■ TEXT FOR ANALYSIS:
┄┄┄┄┄┄

NIPT – noninvasive prenatal testing

NIPT (noninvasive prenatal testing) is a prenatal screening method that replaces traditional prenatal screening techniques such as amniocentesis. NIPT is performed like any routine blood test. The test uses traces of fetal genetic material (also know as cfDNA, of cell-free DNA) that are present in the mother’s blood. 

After a sample of maternal blood is drawn, fetal genetic material can be extracted from the sample and tested for chromosome abnormalities. NIPT can be performed as early as 10 weeks of pregnancy. At this stage of pregnancy, around 2-10% of genetic material in a pregnant woman’s blood originates from the fetus (fetal DNA).


What are chromosome abnormalities?

To understand the concept of NIPT, it is necessary to first understand the definition of chromosome abnormalities. Each of our body’s cells contains twenty-three pairs of chromosomes. In each pair, one chromosome is inherited from the father and one from the mother. On rare occasions, instead of passing down one chromosome, a parent may pass down two chromosomes. This condition is known as a trisomy – three chromosomes in a cell instead of two.

┄┄┄┄┄┄

■ EXERCISES:
1 - In the text on NIPT, reproduce the passage from "NIPT (noninvasive prenatal" to "the mother’s blood.", replacing "amniocentesis" with "chorionic villus sampling".
2 - Using the text on NIPT, answer these questions:
(a) How early in pregnancy can NIPT be performed?
(b) How many pairs of chromosomes does each of the body's cells contain?
(c) What is the condition of having three chromosomes in a cell instead of two called?

┄┄┄┄┄┄

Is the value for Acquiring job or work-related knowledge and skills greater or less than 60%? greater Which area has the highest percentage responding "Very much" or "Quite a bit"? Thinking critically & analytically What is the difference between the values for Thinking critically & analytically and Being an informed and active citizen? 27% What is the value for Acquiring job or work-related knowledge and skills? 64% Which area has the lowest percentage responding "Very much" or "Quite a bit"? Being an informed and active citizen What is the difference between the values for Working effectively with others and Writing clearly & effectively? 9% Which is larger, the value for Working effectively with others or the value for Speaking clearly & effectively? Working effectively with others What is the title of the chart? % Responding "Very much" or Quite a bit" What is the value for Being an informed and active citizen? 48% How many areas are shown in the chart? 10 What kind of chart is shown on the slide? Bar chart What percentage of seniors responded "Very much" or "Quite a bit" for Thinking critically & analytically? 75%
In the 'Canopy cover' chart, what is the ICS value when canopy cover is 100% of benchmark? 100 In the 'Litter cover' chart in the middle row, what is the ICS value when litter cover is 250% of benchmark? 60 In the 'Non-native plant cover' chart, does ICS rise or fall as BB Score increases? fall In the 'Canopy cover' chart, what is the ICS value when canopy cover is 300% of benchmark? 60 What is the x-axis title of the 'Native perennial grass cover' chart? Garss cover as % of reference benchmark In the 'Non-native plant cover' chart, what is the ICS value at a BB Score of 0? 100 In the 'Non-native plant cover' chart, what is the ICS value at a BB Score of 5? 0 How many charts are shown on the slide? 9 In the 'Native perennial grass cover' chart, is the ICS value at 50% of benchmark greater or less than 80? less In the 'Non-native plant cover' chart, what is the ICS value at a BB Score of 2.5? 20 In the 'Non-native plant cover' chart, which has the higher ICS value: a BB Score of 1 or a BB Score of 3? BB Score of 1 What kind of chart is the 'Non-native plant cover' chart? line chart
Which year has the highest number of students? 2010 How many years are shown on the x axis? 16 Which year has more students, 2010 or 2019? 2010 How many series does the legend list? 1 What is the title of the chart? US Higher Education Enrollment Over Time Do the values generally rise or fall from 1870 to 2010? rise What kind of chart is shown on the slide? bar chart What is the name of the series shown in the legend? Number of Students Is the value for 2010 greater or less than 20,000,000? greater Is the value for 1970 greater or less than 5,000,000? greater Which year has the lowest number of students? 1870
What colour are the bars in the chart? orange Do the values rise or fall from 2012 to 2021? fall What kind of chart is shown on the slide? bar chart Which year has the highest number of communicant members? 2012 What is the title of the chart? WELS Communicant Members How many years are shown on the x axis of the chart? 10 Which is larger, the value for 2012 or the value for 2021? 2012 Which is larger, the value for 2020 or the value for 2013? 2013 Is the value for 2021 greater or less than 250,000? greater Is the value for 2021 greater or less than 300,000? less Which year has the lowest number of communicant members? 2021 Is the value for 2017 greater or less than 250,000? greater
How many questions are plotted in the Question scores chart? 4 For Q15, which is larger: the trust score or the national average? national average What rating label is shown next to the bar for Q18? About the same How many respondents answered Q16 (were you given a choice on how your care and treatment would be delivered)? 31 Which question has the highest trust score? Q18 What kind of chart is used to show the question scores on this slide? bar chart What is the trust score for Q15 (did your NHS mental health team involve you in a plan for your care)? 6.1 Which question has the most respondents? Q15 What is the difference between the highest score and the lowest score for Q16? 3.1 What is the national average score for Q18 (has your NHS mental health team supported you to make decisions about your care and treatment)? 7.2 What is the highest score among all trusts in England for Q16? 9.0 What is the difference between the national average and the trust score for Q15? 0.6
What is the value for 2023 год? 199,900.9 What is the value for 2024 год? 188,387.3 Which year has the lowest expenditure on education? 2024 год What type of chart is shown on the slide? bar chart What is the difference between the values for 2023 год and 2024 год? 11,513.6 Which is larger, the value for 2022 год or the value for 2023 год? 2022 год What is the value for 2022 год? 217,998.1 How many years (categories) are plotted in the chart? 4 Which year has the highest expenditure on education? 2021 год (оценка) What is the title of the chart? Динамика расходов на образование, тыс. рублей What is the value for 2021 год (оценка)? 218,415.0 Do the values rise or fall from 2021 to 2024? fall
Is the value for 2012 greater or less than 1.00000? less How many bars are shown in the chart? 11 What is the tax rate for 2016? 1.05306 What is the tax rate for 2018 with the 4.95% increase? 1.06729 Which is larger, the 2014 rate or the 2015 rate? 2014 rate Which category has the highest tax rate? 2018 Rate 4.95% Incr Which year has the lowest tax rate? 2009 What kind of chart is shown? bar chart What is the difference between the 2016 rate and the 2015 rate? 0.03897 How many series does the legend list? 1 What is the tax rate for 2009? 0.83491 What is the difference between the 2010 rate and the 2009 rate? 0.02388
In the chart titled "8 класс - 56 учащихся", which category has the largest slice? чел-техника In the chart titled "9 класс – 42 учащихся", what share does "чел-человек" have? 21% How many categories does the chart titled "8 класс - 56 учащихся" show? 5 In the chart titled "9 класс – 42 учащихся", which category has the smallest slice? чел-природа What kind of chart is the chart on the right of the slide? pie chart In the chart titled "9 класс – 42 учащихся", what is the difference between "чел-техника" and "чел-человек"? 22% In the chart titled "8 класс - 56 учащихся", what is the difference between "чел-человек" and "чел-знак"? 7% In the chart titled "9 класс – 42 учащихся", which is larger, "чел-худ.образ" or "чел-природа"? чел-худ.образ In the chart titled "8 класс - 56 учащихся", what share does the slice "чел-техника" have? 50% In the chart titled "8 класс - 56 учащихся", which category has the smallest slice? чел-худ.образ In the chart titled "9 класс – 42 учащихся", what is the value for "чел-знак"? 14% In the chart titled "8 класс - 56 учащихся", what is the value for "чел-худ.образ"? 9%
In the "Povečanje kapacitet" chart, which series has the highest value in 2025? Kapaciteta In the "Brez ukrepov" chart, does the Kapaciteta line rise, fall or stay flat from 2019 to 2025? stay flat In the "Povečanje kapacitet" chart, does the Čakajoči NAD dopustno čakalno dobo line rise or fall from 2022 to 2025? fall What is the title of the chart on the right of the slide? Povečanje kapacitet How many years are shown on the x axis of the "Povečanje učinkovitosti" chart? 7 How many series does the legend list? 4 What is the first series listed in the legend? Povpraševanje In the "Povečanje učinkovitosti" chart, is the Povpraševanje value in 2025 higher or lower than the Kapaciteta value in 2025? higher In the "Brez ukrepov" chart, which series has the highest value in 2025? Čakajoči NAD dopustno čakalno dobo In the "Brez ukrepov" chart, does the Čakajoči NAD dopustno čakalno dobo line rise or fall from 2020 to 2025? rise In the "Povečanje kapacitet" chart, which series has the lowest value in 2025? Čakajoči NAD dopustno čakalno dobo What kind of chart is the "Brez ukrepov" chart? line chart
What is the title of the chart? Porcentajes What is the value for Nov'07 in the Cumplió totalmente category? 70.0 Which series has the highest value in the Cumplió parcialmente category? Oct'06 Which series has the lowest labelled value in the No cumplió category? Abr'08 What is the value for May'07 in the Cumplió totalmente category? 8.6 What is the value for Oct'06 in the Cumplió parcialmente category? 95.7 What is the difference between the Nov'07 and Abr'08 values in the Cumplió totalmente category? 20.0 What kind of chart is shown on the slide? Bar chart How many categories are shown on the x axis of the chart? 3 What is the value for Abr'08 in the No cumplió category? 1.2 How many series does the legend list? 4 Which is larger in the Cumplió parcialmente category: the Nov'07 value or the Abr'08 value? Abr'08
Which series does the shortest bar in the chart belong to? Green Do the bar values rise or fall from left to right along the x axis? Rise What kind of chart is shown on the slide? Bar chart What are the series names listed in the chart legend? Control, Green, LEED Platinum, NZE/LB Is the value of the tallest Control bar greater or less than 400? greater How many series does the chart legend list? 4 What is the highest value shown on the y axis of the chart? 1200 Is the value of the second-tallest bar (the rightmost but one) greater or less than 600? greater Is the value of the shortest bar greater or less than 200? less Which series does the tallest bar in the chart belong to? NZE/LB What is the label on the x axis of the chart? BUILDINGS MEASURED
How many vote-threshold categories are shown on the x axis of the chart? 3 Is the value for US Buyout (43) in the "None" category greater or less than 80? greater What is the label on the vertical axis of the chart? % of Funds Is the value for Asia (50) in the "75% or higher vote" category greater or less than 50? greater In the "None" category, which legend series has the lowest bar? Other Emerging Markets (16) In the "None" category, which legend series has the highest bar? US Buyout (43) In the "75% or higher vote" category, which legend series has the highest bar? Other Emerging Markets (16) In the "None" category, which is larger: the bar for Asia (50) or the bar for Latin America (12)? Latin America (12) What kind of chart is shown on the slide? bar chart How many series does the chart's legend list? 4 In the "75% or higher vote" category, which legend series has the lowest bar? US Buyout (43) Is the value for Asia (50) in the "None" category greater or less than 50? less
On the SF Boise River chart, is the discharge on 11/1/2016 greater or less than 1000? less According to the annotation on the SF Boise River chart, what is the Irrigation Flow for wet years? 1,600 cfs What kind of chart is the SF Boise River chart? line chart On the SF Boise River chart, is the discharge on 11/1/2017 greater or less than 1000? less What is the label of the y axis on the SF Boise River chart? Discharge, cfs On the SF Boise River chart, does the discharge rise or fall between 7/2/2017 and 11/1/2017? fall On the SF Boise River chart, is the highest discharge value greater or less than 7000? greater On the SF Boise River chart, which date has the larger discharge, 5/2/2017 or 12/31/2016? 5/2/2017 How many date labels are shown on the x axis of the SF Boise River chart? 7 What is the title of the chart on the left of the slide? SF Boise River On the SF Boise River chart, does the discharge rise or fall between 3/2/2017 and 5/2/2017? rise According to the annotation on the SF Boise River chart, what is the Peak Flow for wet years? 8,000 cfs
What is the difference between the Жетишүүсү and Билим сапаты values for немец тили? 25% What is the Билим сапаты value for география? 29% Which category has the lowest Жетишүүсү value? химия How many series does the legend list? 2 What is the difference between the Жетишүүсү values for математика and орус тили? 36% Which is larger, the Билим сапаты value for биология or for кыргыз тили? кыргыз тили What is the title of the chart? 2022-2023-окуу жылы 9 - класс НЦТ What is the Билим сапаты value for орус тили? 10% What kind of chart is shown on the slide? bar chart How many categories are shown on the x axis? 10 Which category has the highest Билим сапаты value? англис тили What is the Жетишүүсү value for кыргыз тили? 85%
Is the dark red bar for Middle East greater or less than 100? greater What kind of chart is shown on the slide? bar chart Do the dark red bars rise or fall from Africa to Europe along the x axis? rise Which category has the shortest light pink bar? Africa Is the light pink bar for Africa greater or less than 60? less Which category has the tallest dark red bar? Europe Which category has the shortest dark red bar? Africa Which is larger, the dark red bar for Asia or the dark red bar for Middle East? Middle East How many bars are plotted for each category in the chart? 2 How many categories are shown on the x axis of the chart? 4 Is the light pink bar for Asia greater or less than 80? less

┄┄┄┄┄┄

■ TASK SOLUTIONS:
1 -
NIPT (noninvasive prenatal testing) is a prenatal screening method that replaces traditional prenatal screening techniques such as chorionic villus sampling. NIPT is performed like any routine blood test. The test uses traces of fetal genetic material (also know as cfDNA, of cell-free DNA) that are present in the mother’s blood.

2 -
(a) As early as 10 weeks of pregnancy.
(b) Twenty-three pairs.
(c) A trisomy.